Un demi-siècle après avoir suscité un immense espoir dans les années 1970, le dépistage de masse du cancer du sein serait une hérésie. C’est le discours, a priori très étayé, avec force schémas et références mondiales, de deux spécialistes du sujet, Cécile Bour et Bernard Duperray, radiologues (1) qui viennent d’écrire un livre qui ne sortira que fin août et dont Dis-Leur a pu lire un exemplaire. Le nom de cette bombe éditoriale, Dépistage du cancer du sein : La grande illusion. Rien de moins. Originaire d’Alès (Gard), Cécile Bour est installée en Moselle.
Pour cette lanceuse d’alerte ès qualité, il ne s’agit évidemment pas de remettre en cause le dépistage systématique de femmes à risques de cancer du sein, première cause de décès par cancer chez les femmes en France. Elle est relectrice pour la revue Prescrire et préside un collectif de médecins baptisé Cancer Rose, en écho à la campagne nationale annuelle du ministère de la Santé, du nom, elle, d’Octobre Rose. La radiologue était déjà montée au créneau, avec succès, contre une association qui, dans l’Hérault, promouvait historiquement un dépistage du cancer du sein avant 50 ans. Ce qui, aux dires mêmes de l’Institut national du cancer, peut s’avérer dangereux. Bernard Duperray, son co-auteur, lui, n’y va pas par quatre chemins. “Le dépistage du cancer du sein ou l’art de rendre malades des femmes bien portantes et de donner l’illusion de les avoir guéries”, claque-t-il. Pour les deux médecins,“dépister pour mieux guérir : un leurre”. Ce n’est pourtant en rien un pamphlet.
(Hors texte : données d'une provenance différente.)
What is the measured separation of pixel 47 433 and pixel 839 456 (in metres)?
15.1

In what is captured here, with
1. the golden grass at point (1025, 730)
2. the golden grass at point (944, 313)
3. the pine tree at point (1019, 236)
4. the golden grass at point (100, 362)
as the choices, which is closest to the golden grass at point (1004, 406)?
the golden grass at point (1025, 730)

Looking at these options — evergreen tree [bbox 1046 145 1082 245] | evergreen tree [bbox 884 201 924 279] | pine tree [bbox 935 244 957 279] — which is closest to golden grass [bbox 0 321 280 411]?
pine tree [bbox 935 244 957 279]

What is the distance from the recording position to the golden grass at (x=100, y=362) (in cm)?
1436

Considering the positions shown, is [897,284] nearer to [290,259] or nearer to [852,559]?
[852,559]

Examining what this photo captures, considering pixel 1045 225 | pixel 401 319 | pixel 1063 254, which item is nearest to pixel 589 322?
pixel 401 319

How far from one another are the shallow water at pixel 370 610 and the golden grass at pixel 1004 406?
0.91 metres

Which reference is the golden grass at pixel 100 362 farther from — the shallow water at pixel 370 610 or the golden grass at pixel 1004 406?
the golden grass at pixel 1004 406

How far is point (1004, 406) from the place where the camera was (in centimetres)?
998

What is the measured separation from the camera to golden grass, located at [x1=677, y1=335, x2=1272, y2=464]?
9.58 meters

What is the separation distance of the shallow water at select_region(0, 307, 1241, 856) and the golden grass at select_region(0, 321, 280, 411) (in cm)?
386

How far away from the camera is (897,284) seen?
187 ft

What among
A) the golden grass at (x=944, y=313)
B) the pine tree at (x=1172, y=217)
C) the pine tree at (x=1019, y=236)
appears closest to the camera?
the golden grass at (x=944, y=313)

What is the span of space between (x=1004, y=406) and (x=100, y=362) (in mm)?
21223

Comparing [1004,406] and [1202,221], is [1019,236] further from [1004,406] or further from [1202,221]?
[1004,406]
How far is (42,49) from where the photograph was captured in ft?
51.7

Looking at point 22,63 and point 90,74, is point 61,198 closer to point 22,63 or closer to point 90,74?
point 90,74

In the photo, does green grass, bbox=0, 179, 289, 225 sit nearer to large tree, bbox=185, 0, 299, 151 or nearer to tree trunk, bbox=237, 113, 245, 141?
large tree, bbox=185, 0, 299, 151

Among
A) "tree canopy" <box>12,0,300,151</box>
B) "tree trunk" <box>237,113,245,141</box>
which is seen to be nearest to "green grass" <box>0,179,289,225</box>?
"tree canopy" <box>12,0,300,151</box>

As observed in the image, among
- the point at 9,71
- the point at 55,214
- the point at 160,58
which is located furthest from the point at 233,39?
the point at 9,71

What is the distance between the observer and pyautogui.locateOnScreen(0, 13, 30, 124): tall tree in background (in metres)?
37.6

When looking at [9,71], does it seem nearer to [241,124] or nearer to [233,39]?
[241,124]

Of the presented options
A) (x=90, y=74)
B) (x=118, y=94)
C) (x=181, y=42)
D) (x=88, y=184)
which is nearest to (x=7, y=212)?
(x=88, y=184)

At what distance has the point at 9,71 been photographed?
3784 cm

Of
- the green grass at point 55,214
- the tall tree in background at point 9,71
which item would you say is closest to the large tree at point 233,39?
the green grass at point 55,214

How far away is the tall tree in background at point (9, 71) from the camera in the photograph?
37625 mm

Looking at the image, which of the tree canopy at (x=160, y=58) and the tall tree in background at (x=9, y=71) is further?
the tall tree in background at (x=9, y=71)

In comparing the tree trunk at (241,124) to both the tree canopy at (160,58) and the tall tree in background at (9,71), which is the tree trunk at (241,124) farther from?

Le dépistage n’a réduit ni la mortalité, ni le nombre de formes avancées, ni la lourdeur des traitements. Le dépistage ne permet pas de moins mourir du cancer du sein”

Flash back. Depuis 2004, les autorités sanitaires invitent toutes les femmes (de 50 ans à 74 ans) à effectuer une mammographie tous les deux ans. Objectif : diagnostiquer les cancers du sein précocement afin de réduire la mortalité ainsi que la lourdeur des traitements. Après quinze ans de dépistage, le constat est, selon les deux médecins, sans appel : le cancer du sein est diagnostiqué de plus en plus tôt, on découvre des tumeurs de plus en plus petites et pourtant “le dépistage n’a réduit ni la mortalité, ni le nombre de formes avancées, ni la lourdeur des traitements. Le dépistage ne permet pas de moins mourir du cancer du sein”. Après plus de quarante années consacrées au diagnostic du cancer du sein, Bernard Duperray arrive à la conclusion que “le dépistage comme pratique de santé publique est une grave erreur dont les femmes sont les premières victimes”.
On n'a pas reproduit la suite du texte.